The Invisible Man (2020) Review

The Invisible Man (2020)
Director:
Leigh Whannell
Screenwriter: Leigh Whannell
Starring: Elisabeth Moss, Oliver Jackson-Cohen, Harriet Dyer, Aldis Hodge, Storm Reid, Michael Dorman

Please be warned that if you’ve ever been trapped in an abusive relationship you may find watching and discussing the new Invisible Man hits far too close to home.

The Universal Monsters have been going through bad times as of late. From iconic black-and-white classics, the denizens of the Universal vault were unceremoniously ripped and shoved into half-baked hokum. Dracula Untold was bewildering and The Mummy turned to dust upon arrival, so thank the movie gods that the proposed shared “Dark Universe” was laid to rest, the keys given to Blumhouse and writer-director Leigh Whannell.

This is not your great-grandfather’s Invisible Man.

Cecelia Kass (Elisabeth Moss) is held captive by her abusive relationship with billionaire tech genius Adrian Griffin (Oliver Jackson-Cohen). When she finally makes a daring escape from his house and Adrian apparently commits suicide shortly thereafter, her troubles seem to be over. But then an unseen menace stalks her to her best friend’s house…

The titular transparent terror in Universal’s original Invisible Man from 1933 was a talker. They just couldn’t resist getting the most out of Claude Rains’ fruity voice, getting him to scheme out loud, mock those he was terrorising and proclaim to his unwilling partner: “We’ll begin with a reign of terror. A few murders here and there. Murders of great men, murders of little men – just to show we make no distinction”. The new Invisible Man is all-but wordless and far scarier for it. An out-of-place whisper is far creepier and more invasive than any shout ever could be.

The film’s stall is set out from the off – a dialogue-free and mostly silent scene of Ceci sneaking out of bed to escape her abusive billionaire boyfriend in the dead of night. We will return to this moment and this site of her imprisonment again before this story is over.

Elisabeth Moss does heroic work here. Not only is her performance raw and vulnerably multifaceted, but she has to hold the audience’s attention solo for much of the film. We’re all put through the wringer as Ceci is, often on as a much of a back-foot as the supporting characters who don’t believe her. Her pained grimace at none of her otherwise supportive friends or family believing her story speaks for so many real domestic abuse victims. It also can’t be easy to convincingly act out fighting an invisible threat and give it the force and impact of struggling against someone larger than you.

I can’t recall another film ever making such an effective use of space. Almost every location is wide open with nowhere to hide, because this monster doesn’t need to. You might not realise it at first, but the camera actually tracks Griffin’s movements – space is left for him in the frame and just like Ceci we’re left guessing from which direction the threat will come. You’ll find yourself scanning the background for something you know can’t be seen. Everyone on the crew works to amp up this key aspect of the film – Stefan Duscio’s steady cinematography, Andy Canny’s tightly-controlled editing, the many talented and versatile sound designers – all to make something that is invisible to the naked eye become the most frightening thing imaginable.

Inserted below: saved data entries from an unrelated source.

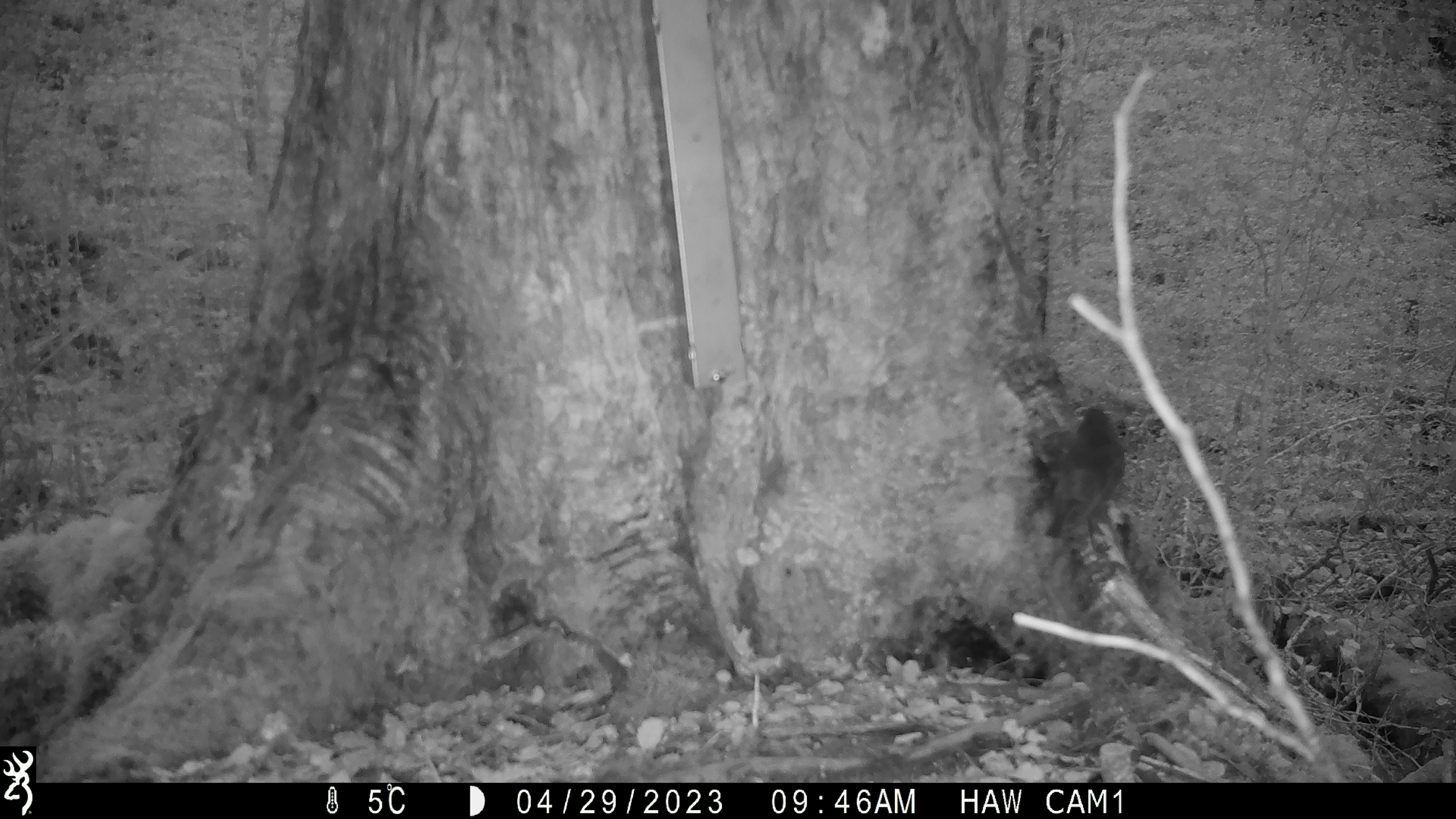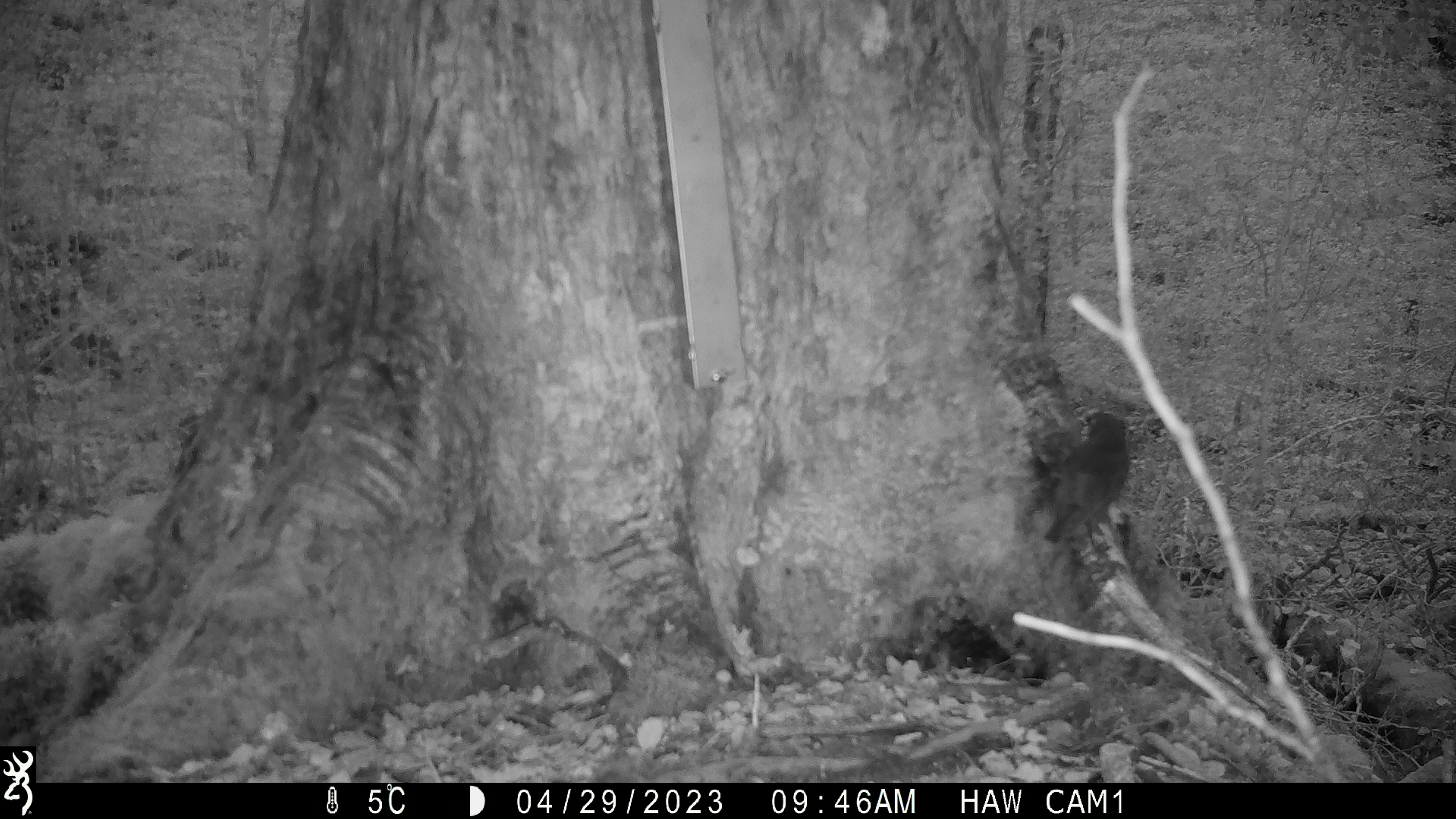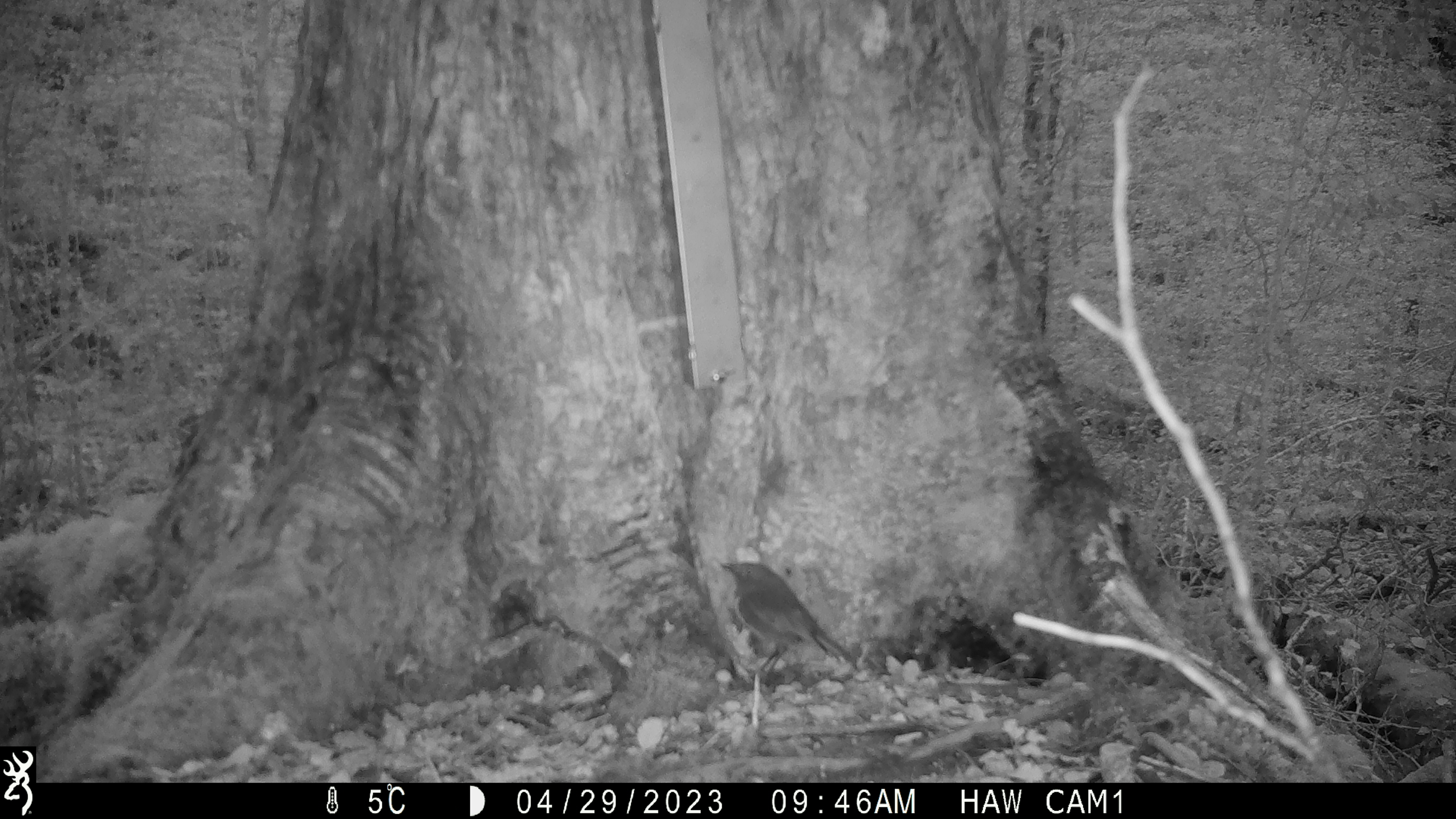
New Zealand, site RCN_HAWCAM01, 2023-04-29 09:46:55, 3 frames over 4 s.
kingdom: Animalia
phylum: Chordata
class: Aves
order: Passeriformes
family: Petroicidae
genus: Petroica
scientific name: Petroica australis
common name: new zealand robin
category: robin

There’s a long build in the opening act, but once things get going they really get going. The build is so long in fact, that you’re almost lulled into a false sense of security before Whannell wallops you with a jolt from nowhere – he manages to make a chilly evening on a porch and a conversation in a crowded restaurant terrifying through tiny little details you may not notice until it’s too late. There isn’t an abundance of jump-scares, but the few there are will definitely get you.

It’s one of those horror movies of extremes – deathly silent or blaring synthy thriller score (from Blade Runner 2049’s Benjamin Wallfisch), creepy domestic mundanity or heightened splatter action. For fans of director Leigh Whannell, it’s impressive how he manages to get a dynamic, escalating action scene in an Invisible Man movie, and he still does the eye-catching Upgrade camera tricks for good measure.

It’s also one of those horror movies that stays with you. This reviewer appreciated the level of craft on show throughout but didn’t think it got under the skin, until I got home to an empty house and started remembering certain stark images and shuddering.

The Invisible Man is the horror film we need right now. Not only is it tense to the point of discomfort and full of skin-crawling imagery and stomach-lurching twists, but it stands for something. No toxic spouse is absolved, there is no insulting “both sides” argument here – real-world abusers are real monsters and they’ve turned that fact into one of the scariest takes on a classic movie monster there has ever been.